Picking the perfect tree. Before buying a live Christmas tree, conduct a three part stress test. A fresh tree has needles that resist being pull and do not snap when bent, a trunk bottom that sticky with resin, and strong limbs that will drop just a few needles if shaken.
Don’t position a live Christmas tree next to fireplaces, heating ducts or radiators. Also do not place them where they block doorways or high traffic areas. Remember that artificial trees might say “fire resistant” but can still go up in flames.
Hang your ornaments with extra care. Keep kids and pets in mind by placing unbreakable and non-toxic ornaments on the lowest areas of the Christmas tree. Replace metal hooks with ribbon or string to prevent choking and injury.
A dry tree will burn faster than a well-watered one. Check the water level daily and keep it in a vessel that can hold a good amount of water. A good way to test if your tree is getting enough water is to give a branch a gentle tug and see if any needles break.
After Christmas when you take down the tree make sure that you give the area a thorough inspection. Broken glass ornaments, metal hooks, electrical cords and pine needles can harm children and pets.
Outdoor Christmas Lights
When hanging lights and decorations on your house use a ladder extending a minimum of three feet over the roofline or working are. Always make sure that your ladder is on firm level ground and use your leg levelers if you’re on an incline. Your ladder should be able to carry your weight and whatever you are carrying.
Use the proper outlet.

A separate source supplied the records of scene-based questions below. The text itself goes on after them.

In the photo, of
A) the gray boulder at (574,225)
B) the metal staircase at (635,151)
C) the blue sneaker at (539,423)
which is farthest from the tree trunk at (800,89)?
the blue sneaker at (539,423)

The source of power should come from a ground fault circuit interrupter (GFCI) outlet. This kind of outlet will shut the circuit down if there is overcurrent. If you don’t have a GFCI outlet, a qualified technician can permanently install one outdoors for years to come. You can also buy a portable one from a hardware store for less than twenty bucks.
Read labels for lights and other wired decorations to make sure that you’re using acceptable wattage levels. If your decorations are connected by a tangle of extension cords and power strips you may be overloading the circuits.
Check all lights and decorations for damage. Frayed or bare wires, cracked sockets, and loose connections can be hazardous and may pose a fire or shock threat.
Don’t let your blowups blow away. Your cute inflatable Santa and his reindeer on your front lawn can easily become a dangerous object if not secured. Read manufacturer’s instructions to secure it correctly. It’s best to shut off any fan blowers when it’s windy, at bedtime, and when you’re not going to be home for long periods of time.